DANIELLE DE VOLTA AO COMEÇO
DEIXANDO O MDB
“Danielle poderá retomar o comando de sua vida política, e adotar decisão própria de apoio em 2024 provando a Katarina…”

Composta por Claudio Rabello/Enrique Prieto, nasceu “VOLTA AO COMEÇO”, e na interpretação dessa bela canção o intérprete Fábio Júnior nos lembra que: “todo caminho tem, tem ida e volta”, um pouco mais a frente ele diz: “Toda saída tem a sua porta”.
A balada romântica aborda sobre a dor e a reflexão após o término de um relacionamento e utiliza metáforas para descrever o processo de cura e a dificuldade de seguir em frente. E é dessa forma que estamos enxergando o atual momento da delegada Danielle Garcia, cujo o excesso de carisma tem lhe permitido obter excelentes votações, mas a decisão de ser a arquiteta autônoma da sua carreira política, tem a deixado até hoje sem a conquista de único mandato.
Isso porquê na política, a autonomia não é boa companheira, ela apenas aumenta os obstáculos a serem superados. E Danielle hoje, diante das idas e vindas em tão curto espaço de tempo, conhece bastante cada um desses obstáculos.

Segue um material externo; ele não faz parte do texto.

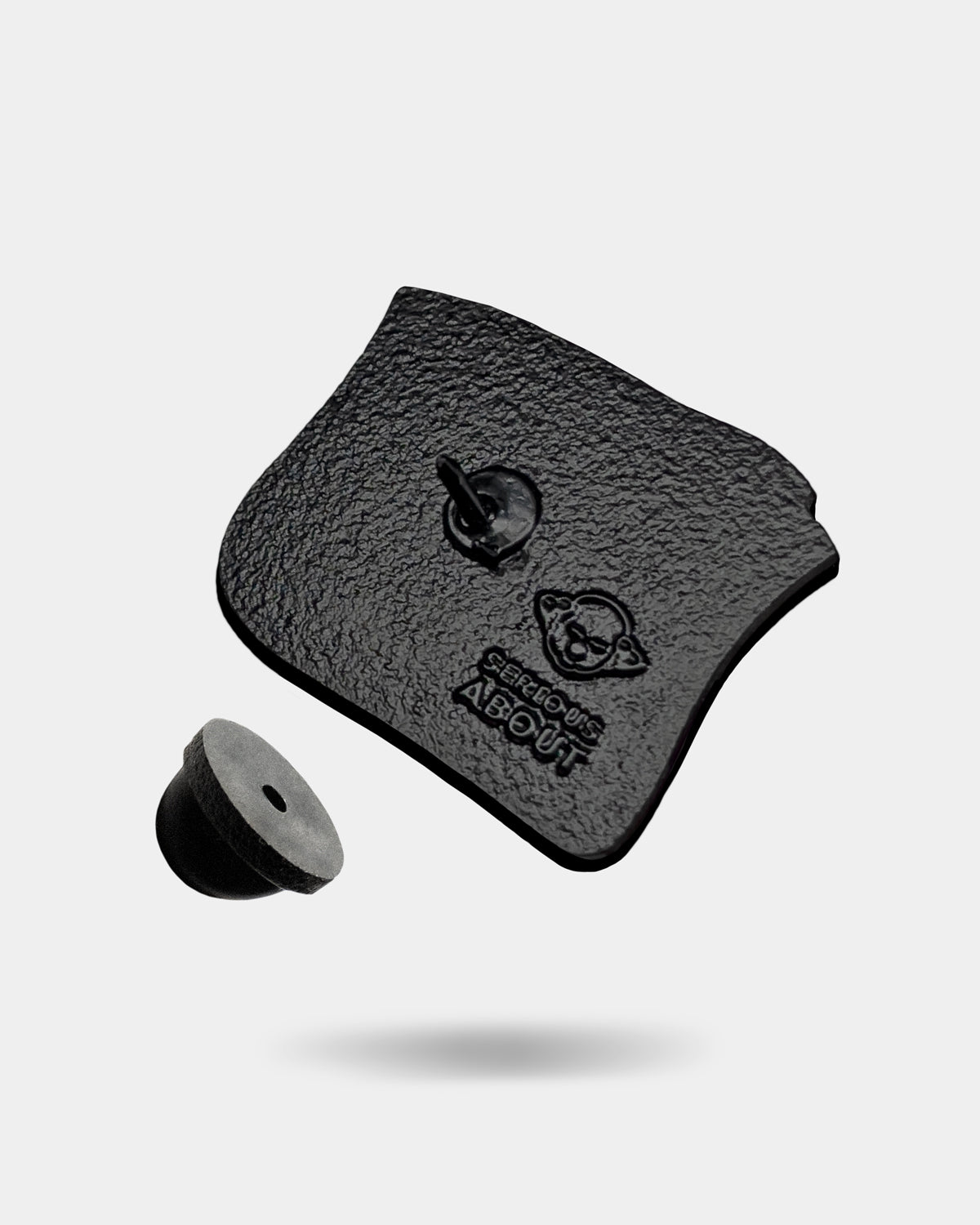 BREAKING NEWSPAPER, ENAMEL PIN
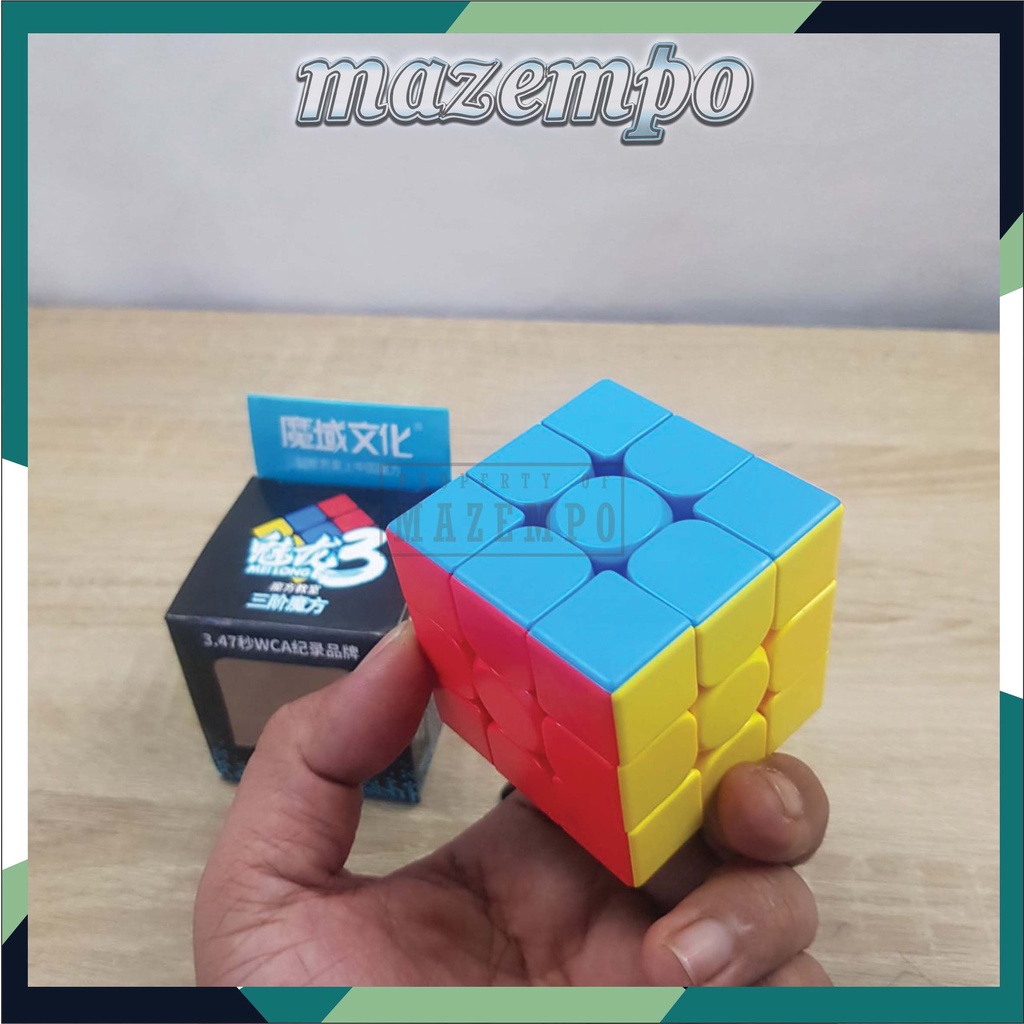 Rubik 3x3 Moyu Meilong 3 Original 3×3 Termurah Makassar mazempo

Danielle iniciou uma carreira política ao lado de Alessandro e Emília Corrêa, e o que se esperava ser o surgimento de um trio de jovens políticos que contribuiriam para mudar a cara da política em Sergipe, se mostrou um projeto falido em razão do festival de ambições demasiadas e vaidades desnecessárias.
Alessandro, astuto e sentindo-se ameaçado, tratou de afastar Emília do caminho dele, e para isso usou Danielle que entusiasmada com o lançamento para disputar a prefeitura de Aracaju, agiu como comportada liderada de liderada de Alessandro, e para não o contrariar, nem tentou segurar Emília no projeto. Como naquele momento Emília projetava ser a cereja do bolo, e ser a escolhida para disputar a prefeitura de Aracaju tendo Alessandro e Danielle como cabos eleitorais, estava então trincada de vez a relação política. Era o fim do que nem começou.
2020 o saldo era: Alessandro com mandato, Emília com mandato, e Danielle com boa votação mas sem mandato. Veio 2022, em carreira solo e demonstrando querer encerrar de vez o ciclo que a tornou liderada do senador Alessandro Vieira, Danielle buscou o comando de uma sigla, pela qual tentou conquistar uma vaga no Senado Federal, o pleito foi encerrado com o seguinte resultado: Danielle com boa votação, mas sem mandato.
Como em 2022 existiu um segundo turno para governador, a eleição de Fábio Mitidieri surgiu como uma tábua de salvação para Danielle se recuperar das investidas mal sucedidas. Na condição de presidente do PODEMOS foi guindada ao cargo de “Secretária de Política para as Mulheres”, e apesar de ter iniciado a vida pública na oposição, ela foi bem acolhida como integrante da base governista, onde vinha se inserindo como integrante de um grupo político robusto, o que facilitaria a conquista de um mandato de deputada estadual ou federal.
Eis que, sem lenço e sem documento, o senador Alessandro Vieira, que enfrenta até hoje um visível desgaste perante os que apostaram na eleição dele, articulou o que pode para fisga-la mais uma vez. E conseguiu. Tirou Danielle do governo, passou a se apresentar como o novo tutor do projeto político dela, e a levou para uma situação desgastante, quase um beco sem saída.
Mas, como nos lembra a bela canção: “Toda saída tem a sua porta”, e a porta que poderá salvar Danielle, talvez seja a de saída do MDB, surpreendendo a todos com o reconhecimento do erro cometido, dando um passo para trás, para que num futuro não muito distante, possa dar dois passos para frente.
Não se surpreendam com a decisão que possa levar Danielle a deixar o MDB, quem em tão pouco espaço de tempo lhe criou um enorme desgaste. Danielle poderá retomar o comando de sua vida política, e adotar decisão própria de apoio em 2024 provando a Katarina Feitoza que deseja de verdade ver uma mulher no comando da PMA e buscar um agrupamento que te assegure condição eleitoral futura.